# pork belly??



## sudsy9977 (May 8, 2011)

hey so who has some good recipes for bellies?......i wanna make something similar to a dish i had in a restaurant...it was a little square of belly with like an odd apple type gravy.....i can handle the gravy but any tips of getting nice crispy skin and melt in your mouth meat?.....ryan


----------



## mano (May 8, 2011)

Braise it


----------



## 9mmbhp (May 8, 2011)

Not sure about the apple gravy but this might give you some ideas: Siu Yook (Chinese roast pork belly)

Here is a picture from the associated discussion thread:


----------



## MadMel (May 8, 2011)

sudsy9977 said:


> hey so who has some good recipes for bellies?......i wanna make something similar to a dish i had in a restaurant...it was a little square of belly with like an odd apple type gravy.....i can handle the gravy but any tips of getting nice crispy skin and melt in your mouth meat?.....ryan


 
Here's a recipe I use. Its the same product as the one PM9mmbhp gave. A little closer to what the chinese restaurants do here in singapore.
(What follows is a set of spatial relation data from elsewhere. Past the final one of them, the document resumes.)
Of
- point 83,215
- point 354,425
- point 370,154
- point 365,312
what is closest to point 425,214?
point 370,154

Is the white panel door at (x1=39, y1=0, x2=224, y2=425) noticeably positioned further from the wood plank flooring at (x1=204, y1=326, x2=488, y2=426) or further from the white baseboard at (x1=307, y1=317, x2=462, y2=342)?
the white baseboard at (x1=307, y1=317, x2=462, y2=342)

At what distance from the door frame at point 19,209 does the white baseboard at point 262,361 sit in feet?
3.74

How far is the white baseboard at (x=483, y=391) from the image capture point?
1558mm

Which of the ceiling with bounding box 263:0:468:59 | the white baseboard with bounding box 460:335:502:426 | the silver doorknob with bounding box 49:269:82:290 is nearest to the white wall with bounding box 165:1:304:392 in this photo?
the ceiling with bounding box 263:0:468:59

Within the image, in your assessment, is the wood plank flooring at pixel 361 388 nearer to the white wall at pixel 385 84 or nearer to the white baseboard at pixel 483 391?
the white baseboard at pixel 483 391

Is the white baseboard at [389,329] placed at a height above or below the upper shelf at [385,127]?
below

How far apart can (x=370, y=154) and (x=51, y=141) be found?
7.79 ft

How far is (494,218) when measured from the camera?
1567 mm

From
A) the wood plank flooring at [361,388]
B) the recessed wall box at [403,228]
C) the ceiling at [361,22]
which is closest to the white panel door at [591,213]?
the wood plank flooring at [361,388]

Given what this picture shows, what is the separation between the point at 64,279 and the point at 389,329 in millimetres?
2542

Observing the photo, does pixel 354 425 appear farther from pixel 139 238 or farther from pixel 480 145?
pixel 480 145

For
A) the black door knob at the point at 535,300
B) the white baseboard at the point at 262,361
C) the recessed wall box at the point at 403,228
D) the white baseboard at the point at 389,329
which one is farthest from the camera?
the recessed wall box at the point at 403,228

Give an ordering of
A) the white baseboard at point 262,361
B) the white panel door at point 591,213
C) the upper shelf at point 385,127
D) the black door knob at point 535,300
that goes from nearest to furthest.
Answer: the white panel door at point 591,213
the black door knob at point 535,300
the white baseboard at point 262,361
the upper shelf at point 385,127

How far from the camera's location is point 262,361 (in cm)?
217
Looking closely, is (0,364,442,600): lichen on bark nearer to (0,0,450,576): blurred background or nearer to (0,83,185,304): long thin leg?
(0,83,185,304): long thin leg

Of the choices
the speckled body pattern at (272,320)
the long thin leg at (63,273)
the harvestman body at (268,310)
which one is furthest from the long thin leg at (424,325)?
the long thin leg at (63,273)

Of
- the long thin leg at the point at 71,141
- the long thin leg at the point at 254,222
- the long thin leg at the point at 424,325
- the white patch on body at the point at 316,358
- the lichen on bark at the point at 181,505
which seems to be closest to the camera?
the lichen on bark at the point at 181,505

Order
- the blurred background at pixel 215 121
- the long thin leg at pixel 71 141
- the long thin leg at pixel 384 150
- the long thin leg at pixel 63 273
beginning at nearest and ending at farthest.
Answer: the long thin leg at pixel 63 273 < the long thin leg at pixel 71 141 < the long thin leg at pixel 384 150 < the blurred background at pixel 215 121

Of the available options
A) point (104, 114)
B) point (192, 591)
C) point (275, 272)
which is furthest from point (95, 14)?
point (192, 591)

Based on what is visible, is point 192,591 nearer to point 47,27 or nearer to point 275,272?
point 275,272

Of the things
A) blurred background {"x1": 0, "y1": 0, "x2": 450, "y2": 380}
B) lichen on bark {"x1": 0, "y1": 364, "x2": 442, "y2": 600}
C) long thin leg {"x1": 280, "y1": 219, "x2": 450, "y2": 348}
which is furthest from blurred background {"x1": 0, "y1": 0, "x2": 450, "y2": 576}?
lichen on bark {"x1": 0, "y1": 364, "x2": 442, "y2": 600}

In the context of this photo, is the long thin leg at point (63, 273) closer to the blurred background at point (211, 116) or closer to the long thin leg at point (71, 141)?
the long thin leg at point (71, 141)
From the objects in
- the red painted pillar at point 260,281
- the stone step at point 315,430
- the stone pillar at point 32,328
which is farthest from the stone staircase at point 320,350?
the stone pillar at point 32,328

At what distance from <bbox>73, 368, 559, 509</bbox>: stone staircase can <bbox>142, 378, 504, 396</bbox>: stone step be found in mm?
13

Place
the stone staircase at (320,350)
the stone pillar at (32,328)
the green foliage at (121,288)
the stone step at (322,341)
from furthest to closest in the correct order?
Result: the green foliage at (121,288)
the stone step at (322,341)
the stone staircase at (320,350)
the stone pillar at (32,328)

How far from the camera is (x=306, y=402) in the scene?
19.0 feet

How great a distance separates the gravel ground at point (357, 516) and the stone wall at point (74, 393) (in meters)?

Have fun and post pics!!

http://chubbyhubby.net/blog/?p=625

Another recipe you may wanna try is to marinate the slab of pork (Skin on pork belly, Slightly fatty, best if thin layers of fat sandwiched by meat) with 1:1 ratio of white wine and water, garlic, juniper berries, rosemary, thyme,bay leaves, some fennel seeds (All chopped) and salt and some oil. Just enough of the liquid to mix all those together, chuck your pork with those stuff in a vacuum bag and steam at 90 celcius for 3-4 hrs. Remove from the bag, scrap off anything of the chopped stuff that's sticking to it and air dry till you can't feel any moisture on the outside of the skin. Make small, shallow punctures in the skin and pan fry it skin side down till crisp. It can keep refrigerated in the vacuum bag for 1 week or so. This is something more western style.


----------



## JBroida (May 8, 2011)

I always braise mine... sometimes i make kakuni, sometimes i just toss in a little maple syrup with some other stuff. Even apple cider will do. When its done braising, you can spend some time glazing it and let the top crisp up in a broiler a bit

Here's the kakuni recipe i use just for fun:

1-1.5 lbs pork belly

2 cups water
3 tbsp soy sauce
3tbsp cooking sake
1 star anise
1 chunk of ginger about 3/4" cubed
1 long green onion (naga nagi) or 2 scallions
2-2.5 tbsp brown sugar

score skin or fat cap of pork
heat braising pan or pressure cooker and brown pork belly on all sides (deep brown)
toss in sugar and coat pork... caramelize a bit
toss in the rest of the ingredients and scrape up the bottom of the pan to remove bits of sugar
braise for 2.5-3 hours or pressure cook at 15psi for 50 minutes
glaze with braising liquid
eat... i usually eat the 1lb myself


----------



## Tristan (May 8, 2011)

Hi Mel, which restaurant are you currently cooking at? i'm up in Singapore as well, so might head down to grab a meal sometime


----------



## bieniek (May 9, 2011)

Doesn't matter how long you would braise a belly, it won't keep the great texture and will just be tasteless. To preserve the real taste of it and add some extra plus keep it at maximum of its tenderness, just CONFIT it.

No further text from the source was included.